Beide Brüder blickten einander auf das höchste überrascht an, hatten aber noch kein Wort sprechen können, so trat der Genannte bereits ein, verbeugte sich freundlich, reichte jedem die Hand, die auch angenommen wurde, und meinte dann, als er Platz genommen und die Brüder einen Moment forschend angeblickt hatte, in leichtem Ton:
»Ich konnte meine kurze Anwesenheit in Madrid nicht vorübergehen lassen, ohne Sie aufzusuchen, Señores, zumal ich mich nach einem ganz eigentümlichen Vorkommnis bei Ihnen erkundigen möchte. Darf ich Ihnen einige Fragen vorlegen, Don Ferdinando?«
»Immerhin«, antwortete dieser. »Natürlich aber behalte ich mir vor, ob ich zu antworten habe oder nicht.«
Der Herzog verbeugte sich zustimmend und begann:
»Sie unternahmen gestern abend eine Kahnfahrt auf dem Manzanares mit einer Dame?« – »Ja.« – »Kannten Sie diese Dame?« – »Nein.« – »Aber heute kennen Sie dieselbe?« – »Nein. So weit es sich mit der Ehre und der Diskretion eines Edelmanns verträgt, bin ich jedoch bereit, einem jeden Kavalier Auskunft zu erteilen. Ich sage Ihnen daher, daß ich erst heute abend erfahren werde, wer die Señorita ist.«
Der Herzog lächelte überlegen.
»Sie werden es heute nicht erfahren, weil sie eine Viertelstunde nach Ihrem Fortgang Madrid verlassen hat.« – »Alle Teufel!« brauste Ferdinando auf. »Ich hoffe nicht, daß Sie lügen!« – »Lügen? Pah! Einer Dirne wegen!« – »Herr! Durchlaucht!« – »Gemach, gemach! Ich kenne sie besser, als Sie sie kennen. Sie waren es, der mir gestern den Boxring an den Kopf schlug?« – »Ja.« – »Das war sehr tapfer von Ihnen. Ich werde später mit Ihnen weiter darüber sprechen. Also Sie werden Ihre Schönheit hier nicht wiederfinden; aber einen sehr großen Trost kann ich Ihnen geben, sie wird Ihnen sehr bald und in sehr intimer Weise wiederbegegnen.« – »Durchlaucht, welchen Zweck hat denn eigentlich Ihr Besuch? Den Zweck der Beleidigung?« – »Nicht im mindesten. Ich wollte nur wissen, wer mich gestern niedergeschlagen hat.« – »Und wie kamen Sie da auf mich?« – »Weil einer unserer Schiffer Ihnen heimlich bis zum Hotel folgte; ich ließ es bewachen und hörte, daß Sie herausgetreten seien. Das ist alles. Adieu, Señores!«
Der Herzog ging, und die Brüder gaben sich keine Mühe, ihn zurückzuhalten.
»Was war das? Was wollte er?« fragte Emanuel. – »Darüber zerbreche ich mir den Kopf nicht, das werden wir schon erfahren. Jetzt muß ich vor allen Dingen nach dem Hotel.« – »Sei nicht zu schnell, nimm mich mit.« – »So komm!«
Die Brüder fanden die Worte des Herzogs bald bestätigt.
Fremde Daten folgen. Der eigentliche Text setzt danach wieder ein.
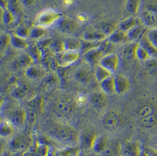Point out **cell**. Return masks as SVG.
<instances>
[{
  "label": "cell",
  "mask_w": 157,
  "mask_h": 156,
  "mask_svg": "<svg viewBox=\"0 0 157 156\" xmlns=\"http://www.w3.org/2000/svg\"><path fill=\"white\" fill-rule=\"evenodd\" d=\"M48 135L52 140L68 146L75 144L78 139L76 130L71 126L65 124H59L51 128L48 132Z\"/></svg>",
  "instance_id": "6da1fadb"
},
{
  "label": "cell",
  "mask_w": 157,
  "mask_h": 156,
  "mask_svg": "<svg viewBox=\"0 0 157 156\" xmlns=\"http://www.w3.org/2000/svg\"><path fill=\"white\" fill-rule=\"evenodd\" d=\"M62 17V14L53 9H45L37 15L36 20V27L45 29L50 27L58 22Z\"/></svg>",
  "instance_id": "7a4b0ae2"
},
{
  "label": "cell",
  "mask_w": 157,
  "mask_h": 156,
  "mask_svg": "<svg viewBox=\"0 0 157 156\" xmlns=\"http://www.w3.org/2000/svg\"><path fill=\"white\" fill-rule=\"evenodd\" d=\"M55 112L61 116H68L75 110V103L71 98H61L56 100L54 103Z\"/></svg>",
  "instance_id": "3957f363"
},
{
  "label": "cell",
  "mask_w": 157,
  "mask_h": 156,
  "mask_svg": "<svg viewBox=\"0 0 157 156\" xmlns=\"http://www.w3.org/2000/svg\"><path fill=\"white\" fill-rule=\"evenodd\" d=\"M122 120L120 114L110 111L105 114L102 119L104 126L109 131H115L121 126Z\"/></svg>",
  "instance_id": "277c9868"
},
{
  "label": "cell",
  "mask_w": 157,
  "mask_h": 156,
  "mask_svg": "<svg viewBox=\"0 0 157 156\" xmlns=\"http://www.w3.org/2000/svg\"><path fill=\"white\" fill-rule=\"evenodd\" d=\"M108 45L105 48L101 46L95 47L84 54V59L88 64L91 65H98L101 59L104 57V51L107 50Z\"/></svg>",
  "instance_id": "5b68a950"
},
{
  "label": "cell",
  "mask_w": 157,
  "mask_h": 156,
  "mask_svg": "<svg viewBox=\"0 0 157 156\" xmlns=\"http://www.w3.org/2000/svg\"><path fill=\"white\" fill-rule=\"evenodd\" d=\"M81 56V52L76 50H66L60 55L58 59V65L62 67H67L77 62Z\"/></svg>",
  "instance_id": "8992f818"
},
{
  "label": "cell",
  "mask_w": 157,
  "mask_h": 156,
  "mask_svg": "<svg viewBox=\"0 0 157 156\" xmlns=\"http://www.w3.org/2000/svg\"><path fill=\"white\" fill-rule=\"evenodd\" d=\"M31 139L25 135H20L13 138L9 144L10 148L15 151H22L29 147Z\"/></svg>",
  "instance_id": "52a82bcc"
},
{
  "label": "cell",
  "mask_w": 157,
  "mask_h": 156,
  "mask_svg": "<svg viewBox=\"0 0 157 156\" xmlns=\"http://www.w3.org/2000/svg\"><path fill=\"white\" fill-rule=\"evenodd\" d=\"M99 65L112 73L117 71L119 66V58L115 54H106L102 58Z\"/></svg>",
  "instance_id": "ba28073f"
},
{
  "label": "cell",
  "mask_w": 157,
  "mask_h": 156,
  "mask_svg": "<svg viewBox=\"0 0 157 156\" xmlns=\"http://www.w3.org/2000/svg\"><path fill=\"white\" fill-rule=\"evenodd\" d=\"M142 150L136 142H127L121 144L120 154L122 156H140Z\"/></svg>",
  "instance_id": "9c48e42d"
},
{
  "label": "cell",
  "mask_w": 157,
  "mask_h": 156,
  "mask_svg": "<svg viewBox=\"0 0 157 156\" xmlns=\"http://www.w3.org/2000/svg\"><path fill=\"white\" fill-rule=\"evenodd\" d=\"M147 32V27H145L141 21L135 27L131 29L127 32L128 42H131V43L139 42L143 36Z\"/></svg>",
  "instance_id": "30bf717a"
},
{
  "label": "cell",
  "mask_w": 157,
  "mask_h": 156,
  "mask_svg": "<svg viewBox=\"0 0 157 156\" xmlns=\"http://www.w3.org/2000/svg\"><path fill=\"white\" fill-rule=\"evenodd\" d=\"M141 17V21L147 28L152 27L157 24V13L148 8L143 9Z\"/></svg>",
  "instance_id": "8fae6325"
},
{
  "label": "cell",
  "mask_w": 157,
  "mask_h": 156,
  "mask_svg": "<svg viewBox=\"0 0 157 156\" xmlns=\"http://www.w3.org/2000/svg\"><path fill=\"white\" fill-rule=\"evenodd\" d=\"M90 101L93 106L98 110L104 109L107 106V98L103 92L93 93L90 96Z\"/></svg>",
  "instance_id": "7c38bea8"
},
{
  "label": "cell",
  "mask_w": 157,
  "mask_h": 156,
  "mask_svg": "<svg viewBox=\"0 0 157 156\" xmlns=\"http://www.w3.org/2000/svg\"><path fill=\"white\" fill-rule=\"evenodd\" d=\"M11 121L14 127L21 126L27 120L26 111L22 109H18L15 110L7 118Z\"/></svg>",
  "instance_id": "4fadbf2b"
},
{
  "label": "cell",
  "mask_w": 157,
  "mask_h": 156,
  "mask_svg": "<svg viewBox=\"0 0 157 156\" xmlns=\"http://www.w3.org/2000/svg\"><path fill=\"white\" fill-rule=\"evenodd\" d=\"M82 38L84 41L98 43L105 41L106 39L108 38V36L102 31H90L85 32L82 35Z\"/></svg>",
  "instance_id": "5bb4252c"
},
{
  "label": "cell",
  "mask_w": 157,
  "mask_h": 156,
  "mask_svg": "<svg viewBox=\"0 0 157 156\" xmlns=\"http://www.w3.org/2000/svg\"><path fill=\"white\" fill-rule=\"evenodd\" d=\"M114 77L116 93L122 94L126 92L130 86L128 78L121 74L114 76Z\"/></svg>",
  "instance_id": "9a60e30c"
},
{
  "label": "cell",
  "mask_w": 157,
  "mask_h": 156,
  "mask_svg": "<svg viewBox=\"0 0 157 156\" xmlns=\"http://www.w3.org/2000/svg\"><path fill=\"white\" fill-rule=\"evenodd\" d=\"M58 27L63 33L71 34L78 28V24L72 19L61 18L59 21Z\"/></svg>",
  "instance_id": "2e32d148"
},
{
  "label": "cell",
  "mask_w": 157,
  "mask_h": 156,
  "mask_svg": "<svg viewBox=\"0 0 157 156\" xmlns=\"http://www.w3.org/2000/svg\"><path fill=\"white\" fill-rule=\"evenodd\" d=\"M74 79L82 85H87L91 80V75L86 68H79L74 73Z\"/></svg>",
  "instance_id": "e0dca14e"
},
{
  "label": "cell",
  "mask_w": 157,
  "mask_h": 156,
  "mask_svg": "<svg viewBox=\"0 0 157 156\" xmlns=\"http://www.w3.org/2000/svg\"><path fill=\"white\" fill-rule=\"evenodd\" d=\"M108 41L113 44H121L128 42L127 33L120 29H116L114 32L108 37Z\"/></svg>",
  "instance_id": "ac0fdd59"
},
{
  "label": "cell",
  "mask_w": 157,
  "mask_h": 156,
  "mask_svg": "<svg viewBox=\"0 0 157 156\" xmlns=\"http://www.w3.org/2000/svg\"><path fill=\"white\" fill-rule=\"evenodd\" d=\"M108 140L107 137L104 135L97 136L93 144V151L100 155V154L105 150L107 146Z\"/></svg>",
  "instance_id": "d6986e66"
},
{
  "label": "cell",
  "mask_w": 157,
  "mask_h": 156,
  "mask_svg": "<svg viewBox=\"0 0 157 156\" xmlns=\"http://www.w3.org/2000/svg\"><path fill=\"white\" fill-rule=\"evenodd\" d=\"M97 137L95 131L93 129H88L85 131L82 137V144L84 148L93 149L94 142Z\"/></svg>",
  "instance_id": "ffe728a7"
},
{
  "label": "cell",
  "mask_w": 157,
  "mask_h": 156,
  "mask_svg": "<svg viewBox=\"0 0 157 156\" xmlns=\"http://www.w3.org/2000/svg\"><path fill=\"white\" fill-rule=\"evenodd\" d=\"M121 144L115 142H108L105 150L100 156H116L120 154Z\"/></svg>",
  "instance_id": "44dd1931"
},
{
  "label": "cell",
  "mask_w": 157,
  "mask_h": 156,
  "mask_svg": "<svg viewBox=\"0 0 157 156\" xmlns=\"http://www.w3.org/2000/svg\"><path fill=\"white\" fill-rule=\"evenodd\" d=\"M100 87L106 95H112L115 92V77L113 75L100 83Z\"/></svg>",
  "instance_id": "7402d4cb"
},
{
  "label": "cell",
  "mask_w": 157,
  "mask_h": 156,
  "mask_svg": "<svg viewBox=\"0 0 157 156\" xmlns=\"http://www.w3.org/2000/svg\"><path fill=\"white\" fill-rule=\"evenodd\" d=\"M25 75L29 79H39L44 76V72L40 68L32 65L27 68L25 71Z\"/></svg>",
  "instance_id": "603a6c76"
},
{
  "label": "cell",
  "mask_w": 157,
  "mask_h": 156,
  "mask_svg": "<svg viewBox=\"0 0 157 156\" xmlns=\"http://www.w3.org/2000/svg\"><path fill=\"white\" fill-rule=\"evenodd\" d=\"M141 21L140 19H138L136 17H131L124 20L118 25V29L122 31L127 32L129 30L135 27L137 24H138Z\"/></svg>",
  "instance_id": "cb8c5ba5"
},
{
  "label": "cell",
  "mask_w": 157,
  "mask_h": 156,
  "mask_svg": "<svg viewBox=\"0 0 157 156\" xmlns=\"http://www.w3.org/2000/svg\"><path fill=\"white\" fill-rule=\"evenodd\" d=\"M29 86L25 83H20L11 93V96L17 100L22 99L29 92Z\"/></svg>",
  "instance_id": "d4e9b609"
},
{
  "label": "cell",
  "mask_w": 157,
  "mask_h": 156,
  "mask_svg": "<svg viewBox=\"0 0 157 156\" xmlns=\"http://www.w3.org/2000/svg\"><path fill=\"white\" fill-rule=\"evenodd\" d=\"M14 126L8 119L1 121L0 126V135L4 137H10L14 133Z\"/></svg>",
  "instance_id": "484cf974"
},
{
  "label": "cell",
  "mask_w": 157,
  "mask_h": 156,
  "mask_svg": "<svg viewBox=\"0 0 157 156\" xmlns=\"http://www.w3.org/2000/svg\"><path fill=\"white\" fill-rule=\"evenodd\" d=\"M112 74L113 73L111 72L108 71L107 69L98 65L96 68L94 75L96 80L98 82L101 83L106 79L111 76L113 75Z\"/></svg>",
  "instance_id": "4316f807"
},
{
  "label": "cell",
  "mask_w": 157,
  "mask_h": 156,
  "mask_svg": "<svg viewBox=\"0 0 157 156\" xmlns=\"http://www.w3.org/2000/svg\"><path fill=\"white\" fill-rule=\"evenodd\" d=\"M11 44L18 50H26L29 47V43L25 39L18 37L14 34L11 35Z\"/></svg>",
  "instance_id": "83f0119b"
},
{
  "label": "cell",
  "mask_w": 157,
  "mask_h": 156,
  "mask_svg": "<svg viewBox=\"0 0 157 156\" xmlns=\"http://www.w3.org/2000/svg\"><path fill=\"white\" fill-rule=\"evenodd\" d=\"M141 0H127L125 10L129 14L136 15L139 11Z\"/></svg>",
  "instance_id": "f1b7e54d"
},
{
  "label": "cell",
  "mask_w": 157,
  "mask_h": 156,
  "mask_svg": "<svg viewBox=\"0 0 157 156\" xmlns=\"http://www.w3.org/2000/svg\"><path fill=\"white\" fill-rule=\"evenodd\" d=\"M138 42L132 43L125 46L122 50V55L125 59H131L136 57V50Z\"/></svg>",
  "instance_id": "f546056e"
},
{
  "label": "cell",
  "mask_w": 157,
  "mask_h": 156,
  "mask_svg": "<svg viewBox=\"0 0 157 156\" xmlns=\"http://www.w3.org/2000/svg\"><path fill=\"white\" fill-rule=\"evenodd\" d=\"M64 42L65 50H76L80 51L82 45V42L74 38H68Z\"/></svg>",
  "instance_id": "4dcf8cb0"
},
{
  "label": "cell",
  "mask_w": 157,
  "mask_h": 156,
  "mask_svg": "<svg viewBox=\"0 0 157 156\" xmlns=\"http://www.w3.org/2000/svg\"><path fill=\"white\" fill-rule=\"evenodd\" d=\"M136 57L139 61L145 62L151 57L147 50L138 43L136 50Z\"/></svg>",
  "instance_id": "1f68e13d"
},
{
  "label": "cell",
  "mask_w": 157,
  "mask_h": 156,
  "mask_svg": "<svg viewBox=\"0 0 157 156\" xmlns=\"http://www.w3.org/2000/svg\"><path fill=\"white\" fill-rule=\"evenodd\" d=\"M48 48L52 53L56 55H61L65 50L64 42L61 41H52Z\"/></svg>",
  "instance_id": "d6a6232c"
},
{
  "label": "cell",
  "mask_w": 157,
  "mask_h": 156,
  "mask_svg": "<svg viewBox=\"0 0 157 156\" xmlns=\"http://www.w3.org/2000/svg\"><path fill=\"white\" fill-rule=\"evenodd\" d=\"M145 66L147 72L151 75L157 74V58L151 57L145 61Z\"/></svg>",
  "instance_id": "836d02e7"
},
{
  "label": "cell",
  "mask_w": 157,
  "mask_h": 156,
  "mask_svg": "<svg viewBox=\"0 0 157 156\" xmlns=\"http://www.w3.org/2000/svg\"><path fill=\"white\" fill-rule=\"evenodd\" d=\"M43 98L41 96H36L29 100L28 102V107L35 111L39 110L41 109L43 105Z\"/></svg>",
  "instance_id": "e575fe53"
},
{
  "label": "cell",
  "mask_w": 157,
  "mask_h": 156,
  "mask_svg": "<svg viewBox=\"0 0 157 156\" xmlns=\"http://www.w3.org/2000/svg\"><path fill=\"white\" fill-rule=\"evenodd\" d=\"M146 35L150 43L157 50V28L151 29Z\"/></svg>",
  "instance_id": "d590c367"
},
{
  "label": "cell",
  "mask_w": 157,
  "mask_h": 156,
  "mask_svg": "<svg viewBox=\"0 0 157 156\" xmlns=\"http://www.w3.org/2000/svg\"><path fill=\"white\" fill-rule=\"evenodd\" d=\"M1 18L4 24H10L14 21V14L8 9H4L1 15Z\"/></svg>",
  "instance_id": "8d00e7d4"
},
{
  "label": "cell",
  "mask_w": 157,
  "mask_h": 156,
  "mask_svg": "<svg viewBox=\"0 0 157 156\" xmlns=\"http://www.w3.org/2000/svg\"><path fill=\"white\" fill-rule=\"evenodd\" d=\"M45 34V31L44 29L36 27L31 30L29 37L34 39H38L44 36Z\"/></svg>",
  "instance_id": "74e56055"
},
{
  "label": "cell",
  "mask_w": 157,
  "mask_h": 156,
  "mask_svg": "<svg viewBox=\"0 0 157 156\" xmlns=\"http://www.w3.org/2000/svg\"><path fill=\"white\" fill-rule=\"evenodd\" d=\"M35 61L29 54H24L19 58V63L21 66H26L29 67L32 65Z\"/></svg>",
  "instance_id": "f35d334b"
},
{
  "label": "cell",
  "mask_w": 157,
  "mask_h": 156,
  "mask_svg": "<svg viewBox=\"0 0 157 156\" xmlns=\"http://www.w3.org/2000/svg\"><path fill=\"white\" fill-rule=\"evenodd\" d=\"M30 33H31V30H29L26 27L22 26L19 27L17 29L14 34L18 37H20L21 38L25 39L30 36Z\"/></svg>",
  "instance_id": "ab89813d"
},
{
  "label": "cell",
  "mask_w": 157,
  "mask_h": 156,
  "mask_svg": "<svg viewBox=\"0 0 157 156\" xmlns=\"http://www.w3.org/2000/svg\"><path fill=\"white\" fill-rule=\"evenodd\" d=\"M37 153L40 156H48L50 151L48 146L45 143H39L36 147Z\"/></svg>",
  "instance_id": "60d3db41"
},
{
  "label": "cell",
  "mask_w": 157,
  "mask_h": 156,
  "mask_svg": "<svg viewBox=\"0 0 157 156\" xmlns=\"http://www.w3.org/2000/svg\"><path fill=\"white\" fill-rule=\"evenodd\" d=\"M156 121V119L154 116L150 115L148 116L142 118V124L145 127H151Z\"/></svg>",
  "instance_id": "b9f144b4"
},
{
  "label": "cell",
  "mask_w": 157,
  "mask_h": 156,
  "mask_svg": "<svg viewBox=\"0 0 157 156\" xmlns=\"http://www.w3.org/2000/svg\"><path fill=\"white\" fill-rule=\"evenodd\" d=\"M153 108L151 106H145L143 107L140 110V115L142 118L148 116L152 115V113H153Z\"/></svg>",
  "instance_id": "7bdbcfd3"
},
{
  "label": "cell",
  "mask_w": 157,
  "mask_h": 156,
  "mask_svg": "<svg viewBox=\"0 0 157 156\" xmlns=\"http://www.w3.org/2000/svg\"><path fill=\"white\" fill-rule=\"evenodd\" d=\"M8 9L13 12L14 14H17L19 11V4L17 0H12L9 2Z\"/></svg>",
  "instance_id": "ee69618b"
},
{
  "label": "cell",
  "mask_w": 157,
  "mask_h": 156,
  "mask_svg": "<svg viewBox=\"0 0 157 156\" xmlns=\"http://www.w3.org/2000/svg\"><path fill=\"white\" fill-rule=\"evenodd\" d=\"M26 114H27V120H28L29 122L31 123H33L35 122L36 120V111L31 109H28V110L26 111Z\"/></svg>",
  "instance_id": "f6af8a7d"
},
{
  "label": "cell",
  "mask_w": 157,
  "mask_h": 156,
  "mask_svg": "<svg viewBox=\"0 0 157 156\" xmlns=\"http://www.w3.org/2000/svg\"><path fill=\"white\" fill-rule=\"evenodd\" d=\"M11 43V35L4 34L1 38V46L2 48H6Z\"/></svg>",
  "instance_id": "bcb514c9"
},
{
  "label": "cell",
  "mask_w": 157,
  "mask_h": 156,
  "mask_svg": "<svg viewBox=\"0 0 157 156\" xmlns=\"http://www.w3.org/2000/svg\"><path fill=\"white\" fill-rule=\"evenodd\" d=\"M21 4L23 6L28 7L34 4L36 0H21Z\"/></svg>",
  "instance_id": "7dc6e473"
},
{
  "label": "cell",
  "mask_w": 157,
  "mask_h": 156,
  "mask_svg": "<svg viewBox=\"0 0 157 156\" xmlns=\"http://www.w3.org/2000/svg\"><path fill=\"white\" fill-rule=\"evenodd\" d=\"M147 156H157V151L152 149H147L144 150Z\"/></svg>",
  "instance_id": "c3c4849f"
},
{
  "label": "cell",
  "mask_w": 157,
  "mask_h": 156,
  "mask_svg": "<svg viewBox=\"0 0 157 156\" xmlns=\"http://www.w3.org/2000/svg\"><path fill=\"white\" fill-rule=\"evenodd\" d=\"M77 101L78 103V104L81 105H83V103L85 102L86 101V98L82 96V95H80L78 96V98L77 99Z\"/></svg>",
  "instance_id": "681fc988"
},
{
  "label": "cell",
  "mask_w": 157,
  "mask_h": 156,
  "mask_svg": "<svg viewBox=\"0 0 157 156\" xmlns=\"http://www.w3.org/2000/svg\"><path fill=\"white\" fill-rule=\"evenodd\" d=\"M140 156H147V155L146 153L144 152V151H142L141 153Z\"/></svg>",
  "instance_id": "f907efd6"
},
{
  "label": "cell",
  "mask_w": 157,
  "mask_h": 156,
  "mask_svg": "<svg viewBox=\"0 0 157 156\" xmlns=\"http://www.w3.org/2000/svg\"><path fill=\"white\" fill-rule=\"evenodd\" d=\"M121 156V154H118V155H117V156Z\"/></svg>",
  "instance_id": "816d5d0a"
}]
</instances>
Die Ballerina war abgereist, ohne eine Spur zu hinterlassen. Papiere hatte sie gar nicht besessen, es fehlte also jeder Nachweis, da es Fremdenbücher nicht gab. Unverrichteter Sache kehrten sie wieder nach ihrer Wohnung zurück.
Ferdinando aber dachte an die fremde Señorita wie an einen Stern, der ihm in dunkler Nacht erschienen war, und träumte von ihr und hoffte von Tag zu Tag fester, daß er sie wiedersehen werde.